== Stated exercise ==
Return every entry exactly.

== Material to process ==
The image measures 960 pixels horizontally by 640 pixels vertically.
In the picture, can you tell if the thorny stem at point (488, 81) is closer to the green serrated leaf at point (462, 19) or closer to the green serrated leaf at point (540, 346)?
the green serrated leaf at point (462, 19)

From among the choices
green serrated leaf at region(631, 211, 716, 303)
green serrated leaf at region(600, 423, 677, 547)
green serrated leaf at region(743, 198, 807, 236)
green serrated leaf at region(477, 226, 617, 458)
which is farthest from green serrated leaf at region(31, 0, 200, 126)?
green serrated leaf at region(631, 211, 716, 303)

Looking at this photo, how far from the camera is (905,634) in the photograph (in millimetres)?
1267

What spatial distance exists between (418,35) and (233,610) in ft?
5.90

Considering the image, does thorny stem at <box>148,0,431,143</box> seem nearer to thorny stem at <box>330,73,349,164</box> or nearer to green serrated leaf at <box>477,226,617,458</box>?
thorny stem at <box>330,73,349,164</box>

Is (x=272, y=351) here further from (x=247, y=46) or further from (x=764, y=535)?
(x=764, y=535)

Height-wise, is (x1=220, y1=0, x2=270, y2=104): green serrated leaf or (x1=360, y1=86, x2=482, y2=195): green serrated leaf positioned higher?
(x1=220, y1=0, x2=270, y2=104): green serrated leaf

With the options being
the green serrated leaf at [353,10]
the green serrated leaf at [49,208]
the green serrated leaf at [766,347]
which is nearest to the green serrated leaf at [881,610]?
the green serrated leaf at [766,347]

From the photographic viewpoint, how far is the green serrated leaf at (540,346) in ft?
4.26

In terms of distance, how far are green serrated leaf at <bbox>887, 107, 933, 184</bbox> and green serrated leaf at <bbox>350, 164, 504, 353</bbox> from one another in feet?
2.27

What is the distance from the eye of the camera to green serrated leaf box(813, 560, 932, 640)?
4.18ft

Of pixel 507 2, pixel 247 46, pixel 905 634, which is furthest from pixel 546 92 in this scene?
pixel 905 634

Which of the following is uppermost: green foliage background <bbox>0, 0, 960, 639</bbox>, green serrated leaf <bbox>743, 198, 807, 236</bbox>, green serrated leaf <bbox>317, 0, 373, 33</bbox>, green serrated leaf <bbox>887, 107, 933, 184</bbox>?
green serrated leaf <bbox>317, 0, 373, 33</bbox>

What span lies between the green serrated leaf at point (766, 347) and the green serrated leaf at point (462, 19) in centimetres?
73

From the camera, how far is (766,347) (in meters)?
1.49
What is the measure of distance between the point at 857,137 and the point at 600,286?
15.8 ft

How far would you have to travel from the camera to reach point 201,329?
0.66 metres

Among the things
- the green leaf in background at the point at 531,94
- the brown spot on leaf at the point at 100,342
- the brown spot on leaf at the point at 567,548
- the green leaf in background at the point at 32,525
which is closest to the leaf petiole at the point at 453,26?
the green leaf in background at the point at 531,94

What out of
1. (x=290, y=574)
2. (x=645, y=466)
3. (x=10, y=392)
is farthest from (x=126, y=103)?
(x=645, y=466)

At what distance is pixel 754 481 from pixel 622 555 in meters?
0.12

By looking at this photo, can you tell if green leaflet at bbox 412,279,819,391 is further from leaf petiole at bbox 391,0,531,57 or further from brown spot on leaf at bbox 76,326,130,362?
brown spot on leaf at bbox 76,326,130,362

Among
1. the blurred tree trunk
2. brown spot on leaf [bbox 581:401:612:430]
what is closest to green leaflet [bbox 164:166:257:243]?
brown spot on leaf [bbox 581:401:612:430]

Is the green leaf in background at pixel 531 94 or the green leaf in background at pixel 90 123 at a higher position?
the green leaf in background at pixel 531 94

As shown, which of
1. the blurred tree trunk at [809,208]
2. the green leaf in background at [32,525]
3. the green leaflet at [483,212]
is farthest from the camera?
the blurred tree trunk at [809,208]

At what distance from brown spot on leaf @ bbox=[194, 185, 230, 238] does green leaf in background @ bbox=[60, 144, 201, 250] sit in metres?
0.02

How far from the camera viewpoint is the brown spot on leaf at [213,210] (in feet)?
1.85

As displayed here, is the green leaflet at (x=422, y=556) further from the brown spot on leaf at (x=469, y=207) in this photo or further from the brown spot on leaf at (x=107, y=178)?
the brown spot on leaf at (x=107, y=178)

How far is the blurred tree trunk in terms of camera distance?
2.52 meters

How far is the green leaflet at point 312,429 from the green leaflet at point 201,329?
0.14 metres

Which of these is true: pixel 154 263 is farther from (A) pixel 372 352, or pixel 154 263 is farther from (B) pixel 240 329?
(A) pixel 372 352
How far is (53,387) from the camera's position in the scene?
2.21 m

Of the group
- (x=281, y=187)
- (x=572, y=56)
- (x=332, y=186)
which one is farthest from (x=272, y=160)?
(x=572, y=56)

== Reply to the task ==
The image measures 960 pixels horizontally by 640 pixels vertically.
In the picture, can you tell if the thorny stem at point (488, 81) is closer to the green serrated leaf at point (462, 19) or closer to the green serrated leaf at point (540, 346)?
the green serrated leaf at point (462, 19)

From among the choices
green serrated leaf at region(631, 211, 716, 303)
green serrated leaf at region(600, 423, 677, 547)
green serrated leaf at region(743, 198, 807, 236)
green serrated leaf at region(477, 226, 617, 458)
which is farthest from green serrated leaf at region(31, 0, 200, 126)?
green serrated leaf at region(631, 211, 716, 303)

Looking at this photo, how far from the camera is (905,634) in the photograph (in millimetres)?
1267

What spatial distance exists between (418,35) and (233,610) in ft?
5.90

Considering the image, does thorny stem at <box>148,0,431,143</box> seem nearer to thorny stem at <box>330,73,349,164</box> or nearer to green serrated leaf at <box>477,226,617,458</box>?
thorny stem at <box>330,73,349,164</box>

Is (x=272, y=351) here further from (x=247, y=46) or further from (x=764, y=535)?
(x=764, y=535)

Height-wise, is (x1=220, y1=0, x2=270, y2=104): green serrated leaf or (x1=360, y1=86, x2=482, y2=195): green serrated leaf positioned higher?
(x1=220, y1=0, x2=270, y2=104): green serrated leaf

With the options being
the green serrated leaf at [353,10]
the green serrated leaf at [49,208]
the green serrated leaf at [766,347]
which is nearest to the green serrated leaf at [881,610]?
the green serrated leaf at [766,347]

From the photographic viewpoint, how far is the green serrated leaf at (540,346) in ft?
4.26

In terms of distance, how far are green serrated leaf at <bbox>887, 107, 933, 184</bbox> and green serrated leaf at <bbox>350, 164, 504, 353</bbox> from one another in feet?
2.27

What is the distance from the eye of the camera to green serrated leaf box(813, 560, 932, 640)?
4.18ft

Of pixel 507 2, pixel 247 46, pixel 905 634, which is furthest from pixel 546 92 in this scene?
pixel 905 634

Which of the following is uppermost: green foliage background <bbox>0, 0, 960, 639</bbox>, green serrated leaf <bbox>743, 198, 807, 236</bbox>, green serrated leaf <bbox>317, 0, 373, 33</bbox>, green serrated leaf <bbox>887, 107, 933, 184</bbox>?
green serrated leaf <bbox>317, 0, 373, 33</bbox>

What span lies between the green serrated leaf at point (766, 347) and the green serrated leaf at point (462, 19) in centimetres?
73

From the camera, how far is (766,347) (in meters)?
1.49
What is the measure of distance between the point at 857,137 and the point at 600,286?
15.8 ft

How far would you have to travel from the camera to reach point 201,329?
0.66 metres

Among the things
- the green leaf in background at the point at 531,94
- the brown spot on leaf at the point at 100,342
- the brown spot on leaf at the point at 567,548
- the green leaf in background at the point at 32,525
which is closest to the leaf petiole at the point at 453,26?
the green leaf in background at the point at 531,94

What out of
1. (x=290, y=574)
2. (x=645, y=466)
3. (x=10, y=392)
is farthest from (x=126, y=103)?
(x=645, y=466)

At what distance is pixel 754 481 from pixel 622 555 in meters?
0.12

By looking at this photo, can you tell if green leaflet at bbox 412,279,819,391 is further from leaf petiole at bbox 391,0,531,57 or further from brown spot on leaf at bbox 76,326,130,362?
brown spot on leaf at bbox 76,326,130,362

Among
1. the blurred tree trunk
2. brown spot on leaf [bbox 581:401:612:430]
what is closest to green leaflet [bbox 164:166:257:243]?
brown spot on leaf [bbox 581:401:612:430]

Is the green leaf in background at pixel 531 94 or the green leaf in background at pixel 90 123 at a higher position?
the green leaf in background at pixel 531 94

As shown, which of
1. the blurred tree trunk at [809,208]
2. the green leaf in background at [32,525]
3. the green leaflet at [483,212]
is farthest from the camera?
the blurred tree trunk at [809,208]

At what distance from brown spot on leaf @ bbox=[194, 185, 230, 238] does green leaf in background @ bbox=[60, 144, 201, 250] sit in metres?
0.02

How far from the camera viewpoint is the brown spot on leaf at [213,210] (in feet)?
1.85

As displayed here, is the green leaflet at (x=422, y=556) further from the brown spot on leaf at (x=469, y=207) in this photo or further from the brown spot on leaf at (x=107, y=178)?
the brown spot on leaf at (x=107, y=178)

How far is the blurred tree trunk in terms of camera distance?
2.52 meters

How far is the green leaflet at point 312,429 from the green leaflet at point 201,329?
0.14 metres

Which of these is true: pixel 154 263 is farther from (A) pixel 372 352, or pixel 154 263 is farther from (B) pixel 240 329?
(A) pixel 372 352
How far is (53,387) from the camera's position in the scene?
2.21 m

Of the group
- (x=281, y=187)
- (x=572, y=56)
- (x=332, y=186)
which one is farthest from (x=272, y=160)?
(x=572, y=56)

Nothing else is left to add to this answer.